** START OF EXTRACT TO READ **

5
\$\begingroup\$

I need to run over a log file with plenty of entries (25+GB) in Python to extract some log times.

The snippet below works. On my test file, I'm ending up with roughly 9:30min (Python) and 4:30min (PyPy) on 28 million records (small log).

import datetime
import time
import json
import re
format_path= re.compile( 
 r"^\S+\s-\s" 
 r"(?P<user>\S*)\s"
 r"\[(?P<time>.*?)\]" 
)
threshold = time.strptime('00:01:00,000'.split(',')[0],'%H:%M:%S')
tick = datetime.timedelta(hours=threshold.tm_hour,minutes=threshold.tm_min,seconds=threshold.tm_sec).total_seconds()
zero_time = datetime.timedelta(hours=0,minutes=0,seconds=0)
zero_tick = zero_time.total_seconds()
format_date = '%d/%b/%Y:%H:%M:%S'
obj = {}
test = open('very/big/log','r')

** END OF EXTRACT TO READ **

SET PROBLEM 1 »
Write out the passage of the log-parsing post between "I need to run" and "records (small log).", inclusive.

** START OF EXERCISE INPUTS **

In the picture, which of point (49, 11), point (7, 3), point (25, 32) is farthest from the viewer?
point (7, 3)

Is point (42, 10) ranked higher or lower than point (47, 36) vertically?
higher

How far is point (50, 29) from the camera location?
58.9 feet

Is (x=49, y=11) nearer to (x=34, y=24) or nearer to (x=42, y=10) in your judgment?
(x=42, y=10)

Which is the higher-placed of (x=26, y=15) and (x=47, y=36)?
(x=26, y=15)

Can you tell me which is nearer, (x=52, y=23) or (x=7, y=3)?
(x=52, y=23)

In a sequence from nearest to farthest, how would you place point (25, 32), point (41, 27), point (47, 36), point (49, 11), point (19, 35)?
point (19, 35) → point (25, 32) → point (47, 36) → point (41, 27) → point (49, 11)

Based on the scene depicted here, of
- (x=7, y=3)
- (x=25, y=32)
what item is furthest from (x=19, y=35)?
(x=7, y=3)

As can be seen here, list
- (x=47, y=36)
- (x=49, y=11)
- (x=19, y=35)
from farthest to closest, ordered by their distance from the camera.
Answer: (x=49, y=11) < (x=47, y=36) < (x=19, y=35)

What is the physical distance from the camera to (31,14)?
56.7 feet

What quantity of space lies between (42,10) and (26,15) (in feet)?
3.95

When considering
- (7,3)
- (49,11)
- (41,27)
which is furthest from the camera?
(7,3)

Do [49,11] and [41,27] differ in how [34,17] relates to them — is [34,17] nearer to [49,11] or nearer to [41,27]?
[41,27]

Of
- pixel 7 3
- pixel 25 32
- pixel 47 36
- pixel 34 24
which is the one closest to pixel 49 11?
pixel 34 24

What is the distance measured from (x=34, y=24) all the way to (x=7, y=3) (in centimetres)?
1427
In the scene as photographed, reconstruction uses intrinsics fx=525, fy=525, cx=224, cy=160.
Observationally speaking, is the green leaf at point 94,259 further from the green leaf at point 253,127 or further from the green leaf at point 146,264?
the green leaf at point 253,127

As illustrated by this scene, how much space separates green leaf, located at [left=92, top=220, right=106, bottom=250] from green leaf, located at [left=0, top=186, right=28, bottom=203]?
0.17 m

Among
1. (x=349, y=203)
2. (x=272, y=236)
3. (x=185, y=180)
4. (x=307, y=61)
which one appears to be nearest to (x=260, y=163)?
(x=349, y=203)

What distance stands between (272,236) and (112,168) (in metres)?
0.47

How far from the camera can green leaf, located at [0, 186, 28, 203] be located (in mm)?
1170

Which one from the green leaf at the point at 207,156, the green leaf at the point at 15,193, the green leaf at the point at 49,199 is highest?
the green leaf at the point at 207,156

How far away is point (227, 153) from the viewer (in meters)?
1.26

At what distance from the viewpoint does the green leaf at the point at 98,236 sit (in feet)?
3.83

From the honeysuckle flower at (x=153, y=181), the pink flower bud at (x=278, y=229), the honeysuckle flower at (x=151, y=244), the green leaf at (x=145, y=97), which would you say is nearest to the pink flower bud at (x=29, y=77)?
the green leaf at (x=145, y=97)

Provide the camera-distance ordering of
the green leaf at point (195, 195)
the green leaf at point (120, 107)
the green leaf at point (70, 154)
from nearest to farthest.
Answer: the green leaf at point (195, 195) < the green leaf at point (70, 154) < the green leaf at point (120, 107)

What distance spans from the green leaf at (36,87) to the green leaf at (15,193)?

** END OF EXERCISE INPUTS **

SET PROBLEM 2 »
Repeat the rows from the line holding "As illustrated by" through the last line of the rows, both ends included.

OUTPUT 1 »
I need to run over a log file with plenty of entries (25+GB) in Python to extract some log times.

The snippet below works. On my test file, I'm ending up with roughly 9:30min (Python) and 4:30min (PyPy) on 28 million records (small log).

OUTPUT 2 »
As illustrated by this scene, how much space separates green leaf, located at [left=92, top=220, right=106, bottom=250] from green leaf, located at [left=0, top=186, right=28, bottom=203]?
0.17 m

Among
1. (x=349, y=203)
2. (x=272, y=236)
3. (x=185, y=180)
4. (x=307, y=61)
which one appears to be nearest to (x=260, y=163)?
(x=349, y=203)

What distance stands between (272,236) and (112,168) (in metres)?
0.47

How far from the camera can green leaf, located at [0, 186, 28, 203] be located (in mm)?
1170

Which one from the green leaf at the point at 207,156, the green leaf at the point at 15,193, the green leaf at the point at 49,199 is highest?
the green leaf at the point at 207,156

How far away is point (227, 153) from the viewer (in meters)?
1.26

At what distance from the viewpoint does the green leaf at the point at 98,236 sit (in feet)?
3.83

From the honeysuckle flower at (x=153, y=181), the pink flower bud at (x=278, y=229), the honeysuckle flower at (x=151, y=244), the green leaf at (x=145, y=97), which would you say is nearest to the pink flower bud at (x=29, y=77)?
the green leaf at (x=145, y=97)

Provide the camera-distance ordering of
the green leaf at point (195, 195)
the green leaf at point (120, 107)
the green leaf at point (70, 154)
from nearest to farthest.
Answer: the green leaf at point (195, 195) < the green leaf at point (70, 154) < the green leaf at point (120, 107)

What distance spans from the green leaf at (36,87) to the green leaf at (15,193)?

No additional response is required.